Jairamnagar is a railway station and also named after a town in India. It is about 4.9 kilometers (3 miles) from Masturi and about 14 kilometers (8.7 miles) from Bilaspur, Chhattisgarh. The station code is JRMG.

History 
On 1 September 1939, the Bengal Nagpur Railway was named after Rai Bahadur Jairam Valji Chauhan, a notable Kutchi railway contractor.  Jairamnagar is the only railway station in India named after a businessman. The town was known as Paragaht before its 1939 renaming.
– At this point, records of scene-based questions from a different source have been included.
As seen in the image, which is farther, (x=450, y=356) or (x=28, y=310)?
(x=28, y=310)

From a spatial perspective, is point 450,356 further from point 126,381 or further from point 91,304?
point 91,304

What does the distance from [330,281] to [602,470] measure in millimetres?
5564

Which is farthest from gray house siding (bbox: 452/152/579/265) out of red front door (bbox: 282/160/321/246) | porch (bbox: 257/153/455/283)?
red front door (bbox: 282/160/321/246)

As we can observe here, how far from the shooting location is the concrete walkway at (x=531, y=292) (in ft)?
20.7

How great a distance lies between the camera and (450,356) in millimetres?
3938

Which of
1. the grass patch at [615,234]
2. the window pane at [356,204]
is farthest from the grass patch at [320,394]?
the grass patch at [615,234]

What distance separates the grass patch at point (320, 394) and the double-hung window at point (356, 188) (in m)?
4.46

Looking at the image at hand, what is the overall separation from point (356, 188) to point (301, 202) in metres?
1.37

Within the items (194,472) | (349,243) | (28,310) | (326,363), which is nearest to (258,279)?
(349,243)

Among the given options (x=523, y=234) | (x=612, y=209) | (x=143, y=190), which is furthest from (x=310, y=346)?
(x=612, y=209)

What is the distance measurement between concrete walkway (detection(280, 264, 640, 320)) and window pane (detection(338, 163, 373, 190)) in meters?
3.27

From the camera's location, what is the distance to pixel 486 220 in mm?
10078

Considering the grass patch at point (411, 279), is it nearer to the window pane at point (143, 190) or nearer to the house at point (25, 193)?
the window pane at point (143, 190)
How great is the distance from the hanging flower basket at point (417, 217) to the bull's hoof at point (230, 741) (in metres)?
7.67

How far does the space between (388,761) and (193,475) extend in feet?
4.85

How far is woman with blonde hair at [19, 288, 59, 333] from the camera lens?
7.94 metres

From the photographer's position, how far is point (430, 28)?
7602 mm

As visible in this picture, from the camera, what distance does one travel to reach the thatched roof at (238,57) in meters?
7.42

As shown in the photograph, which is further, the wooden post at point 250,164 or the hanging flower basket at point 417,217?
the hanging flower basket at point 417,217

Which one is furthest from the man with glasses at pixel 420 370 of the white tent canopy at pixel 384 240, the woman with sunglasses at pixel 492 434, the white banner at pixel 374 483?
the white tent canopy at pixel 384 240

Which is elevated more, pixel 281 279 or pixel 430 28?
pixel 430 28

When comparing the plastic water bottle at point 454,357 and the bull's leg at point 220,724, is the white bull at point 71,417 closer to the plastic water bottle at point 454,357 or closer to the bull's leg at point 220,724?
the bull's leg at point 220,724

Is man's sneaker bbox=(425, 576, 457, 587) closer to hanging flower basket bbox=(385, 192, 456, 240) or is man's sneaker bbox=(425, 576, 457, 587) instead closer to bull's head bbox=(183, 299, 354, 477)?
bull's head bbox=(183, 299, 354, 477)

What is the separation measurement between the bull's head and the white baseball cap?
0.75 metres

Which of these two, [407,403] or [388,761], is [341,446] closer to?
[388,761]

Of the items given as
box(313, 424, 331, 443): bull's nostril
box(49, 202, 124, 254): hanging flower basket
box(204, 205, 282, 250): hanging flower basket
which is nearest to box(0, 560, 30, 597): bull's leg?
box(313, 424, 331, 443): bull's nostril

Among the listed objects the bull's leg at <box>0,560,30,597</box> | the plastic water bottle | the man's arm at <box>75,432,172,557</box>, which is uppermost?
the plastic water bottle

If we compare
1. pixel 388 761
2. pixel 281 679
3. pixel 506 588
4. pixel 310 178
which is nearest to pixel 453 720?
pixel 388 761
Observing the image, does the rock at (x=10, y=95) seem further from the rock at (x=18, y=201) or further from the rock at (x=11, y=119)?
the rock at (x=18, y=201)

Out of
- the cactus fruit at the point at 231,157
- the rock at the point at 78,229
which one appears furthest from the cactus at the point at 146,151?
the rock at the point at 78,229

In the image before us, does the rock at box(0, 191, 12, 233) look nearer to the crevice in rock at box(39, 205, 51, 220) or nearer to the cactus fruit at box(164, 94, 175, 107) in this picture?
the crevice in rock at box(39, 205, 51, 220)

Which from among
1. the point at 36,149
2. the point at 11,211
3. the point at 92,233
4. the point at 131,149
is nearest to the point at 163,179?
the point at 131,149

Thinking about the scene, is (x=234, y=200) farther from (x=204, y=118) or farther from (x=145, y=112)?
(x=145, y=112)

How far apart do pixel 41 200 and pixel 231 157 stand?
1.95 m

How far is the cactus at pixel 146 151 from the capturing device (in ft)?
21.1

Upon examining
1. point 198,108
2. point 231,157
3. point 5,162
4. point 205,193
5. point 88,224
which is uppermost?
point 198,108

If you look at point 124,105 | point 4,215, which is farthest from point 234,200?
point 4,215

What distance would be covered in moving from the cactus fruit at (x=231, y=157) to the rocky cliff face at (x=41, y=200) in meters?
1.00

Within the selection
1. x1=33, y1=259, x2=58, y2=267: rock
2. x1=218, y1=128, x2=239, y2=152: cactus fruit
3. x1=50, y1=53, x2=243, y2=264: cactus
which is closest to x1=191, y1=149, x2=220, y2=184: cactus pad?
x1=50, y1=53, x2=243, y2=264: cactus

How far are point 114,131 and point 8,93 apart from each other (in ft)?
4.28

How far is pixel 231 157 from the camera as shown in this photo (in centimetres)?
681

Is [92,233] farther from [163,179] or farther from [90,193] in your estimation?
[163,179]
Rai Bahadur Jairam Valji Chauhan was once the sole proprietor of the Jairamnagar village; he owned mining sites of dolomite, manganese, and limestone.

Demographics and economy 
Jairamnagar has a large pond, previously a limestone quarry, that belonged to Rai Bahadur Jairam Valji Chauhan. The pond's water is used by locals for daily needs such as cooking, washing, and bathing. A Shiva temple, built in 1922 by Jairam Valji Chauhan, sits nearby. 

Jairamnagar is mainly known for its coal exports; residents are primarily coal workers and shopkeepers. Coal depots were converted from new farms, and most of the coal storage spaces were owned by the fourth generation of the Bandhe family.

The settlement has some well-known schools. 

The population of the town was 5,293 in 2011.